Z reguły przyczyny zostania prawdziwym fanatykiem są zakorzenione w dzieciństwie. Najczęściej fanatycy to ludzie z wczesne lata przyzwyczajeni do życia w strachu i niezrozumieniu. Błędy wychowawcze popełniane przez rodziców w świadomym wieku przeradzają się w chęć przyłączenia się do grupy i stania się jej częścią, aby czuć się bezpiecznie i pewnie. Jednak człowiek nie może znaleźć spokoju tylko dlatego, że są ludzie o podobnych poglądach. Nadal będzie się martwił, martwił, szukał zagrożenia w każdym przejawie sprzeciwu, walczył z przekonaniem wszystkich i wszystkiego, że jego prawda jest na pierwszym miejscu. Tak objawia się fanatyzm. Co to znaczy? Każdy, kto myśli inaczej, zagraża jego ciężko wywalczonemu pokojowi. Dlatego interakcja z fanatykiem nie jest taka łatwa.

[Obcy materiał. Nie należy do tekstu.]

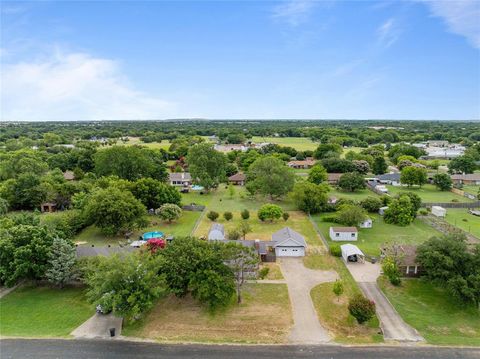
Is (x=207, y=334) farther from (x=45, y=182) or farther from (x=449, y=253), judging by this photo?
(x=45, y=182)

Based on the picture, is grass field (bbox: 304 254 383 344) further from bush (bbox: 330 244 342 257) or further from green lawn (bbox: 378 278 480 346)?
green lawn (bbox: 378 278 480 346)

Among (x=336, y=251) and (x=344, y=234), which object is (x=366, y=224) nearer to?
(x=344, y=234)

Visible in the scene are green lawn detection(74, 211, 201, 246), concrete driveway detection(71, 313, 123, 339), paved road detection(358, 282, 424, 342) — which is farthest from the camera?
green lawn detection(74, 211, 201, 246)

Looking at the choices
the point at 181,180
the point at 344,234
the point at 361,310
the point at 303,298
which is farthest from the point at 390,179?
the point at 361,310

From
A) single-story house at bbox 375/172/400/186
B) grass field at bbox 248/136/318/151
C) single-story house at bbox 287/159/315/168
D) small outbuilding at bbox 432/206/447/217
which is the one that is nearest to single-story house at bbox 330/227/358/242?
small outbuilding at bbox 432/206/447/217

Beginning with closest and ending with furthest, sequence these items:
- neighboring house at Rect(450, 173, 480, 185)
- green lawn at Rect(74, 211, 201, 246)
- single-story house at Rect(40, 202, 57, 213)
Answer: green lawn at Rect(74, 211, 201, 246)
single-story house at Rect(40, 202, 57, 213)
neighboring house at Rect(450, 173, 480, 185)

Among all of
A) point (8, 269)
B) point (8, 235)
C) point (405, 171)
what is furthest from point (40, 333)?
point (405, 171)

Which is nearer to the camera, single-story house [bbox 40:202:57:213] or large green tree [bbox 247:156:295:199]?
single-story house [bbox 40:202:57:213]

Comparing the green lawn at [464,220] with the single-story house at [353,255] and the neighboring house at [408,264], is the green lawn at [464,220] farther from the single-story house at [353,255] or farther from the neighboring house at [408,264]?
the single-story house at [353,255]
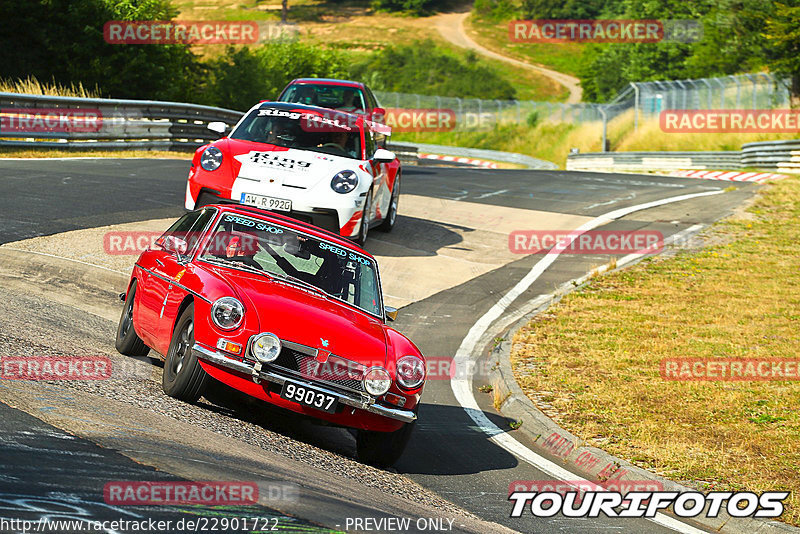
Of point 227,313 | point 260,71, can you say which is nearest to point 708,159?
point 260,71

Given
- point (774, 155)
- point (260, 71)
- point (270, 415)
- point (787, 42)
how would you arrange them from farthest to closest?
1. point (260, 71)
2. point (787, 42)
3. point (774, 155)
4. point (270, 415)

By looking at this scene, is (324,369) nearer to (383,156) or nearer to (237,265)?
(237,265)

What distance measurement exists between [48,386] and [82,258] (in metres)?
5.69

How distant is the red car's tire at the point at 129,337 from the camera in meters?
8.34

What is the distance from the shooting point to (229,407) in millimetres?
7121

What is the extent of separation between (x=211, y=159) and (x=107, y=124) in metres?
12.6

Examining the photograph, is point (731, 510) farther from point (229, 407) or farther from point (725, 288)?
point (725, 288)

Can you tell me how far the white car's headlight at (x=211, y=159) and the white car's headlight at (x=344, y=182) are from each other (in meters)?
1.51

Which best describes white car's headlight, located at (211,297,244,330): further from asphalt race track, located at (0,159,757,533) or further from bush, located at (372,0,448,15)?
bush, located at (372,0,448,15)

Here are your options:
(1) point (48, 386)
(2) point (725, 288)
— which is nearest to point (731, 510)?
(1) point (48, 386)

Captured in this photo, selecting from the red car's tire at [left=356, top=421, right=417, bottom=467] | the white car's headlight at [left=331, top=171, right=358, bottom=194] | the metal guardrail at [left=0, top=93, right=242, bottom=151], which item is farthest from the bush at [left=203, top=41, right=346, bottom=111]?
the red car's tire at [left=356, top=421, right=417, bottom=467]

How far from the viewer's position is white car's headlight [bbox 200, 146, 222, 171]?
1248 cm

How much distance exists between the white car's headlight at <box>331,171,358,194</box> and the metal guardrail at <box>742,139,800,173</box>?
21.3 m

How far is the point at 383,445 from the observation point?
6809mm
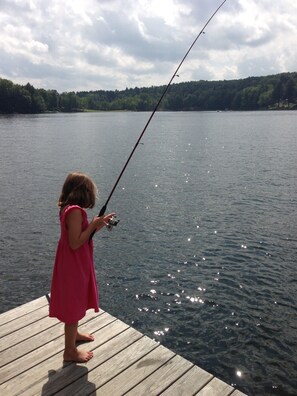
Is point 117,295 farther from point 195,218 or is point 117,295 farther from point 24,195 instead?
point 24,195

Jak radzić sobie z przejawami fanatyzmu u bliskiej osoby

Fanatyzm... Co to jest? Co zrobić, jeśli bliska Ci osoba jest wśród fanatyków? Wszelkie przejawy skrajnej nietolerancji i ślepego kultu, czy to bezinteresowna miłość do gwiazdy, czy agresywne pragnienie dzielenia się swoją wiarą z innymi ludźmi za wszelką cenę, są oznakami niezdrowej psychiki.

Zdaniem wielu badaczy fanatyzm jest chorobą. Krewni i przyjaciele takiej osoby powinni poważnie podejść do rozwiązania takich problemów. A jeśli już nie da się naprawić błędów popełnionych wiele lat temu, to wsparcie, zrozumienie, eliminacja przyczyn lęków i niepokojów, terminowy dostęp do psychologów, motywacja do samorozwoju i wzmocnienia psychiki pomogą to przezwyciężyć zjawisko.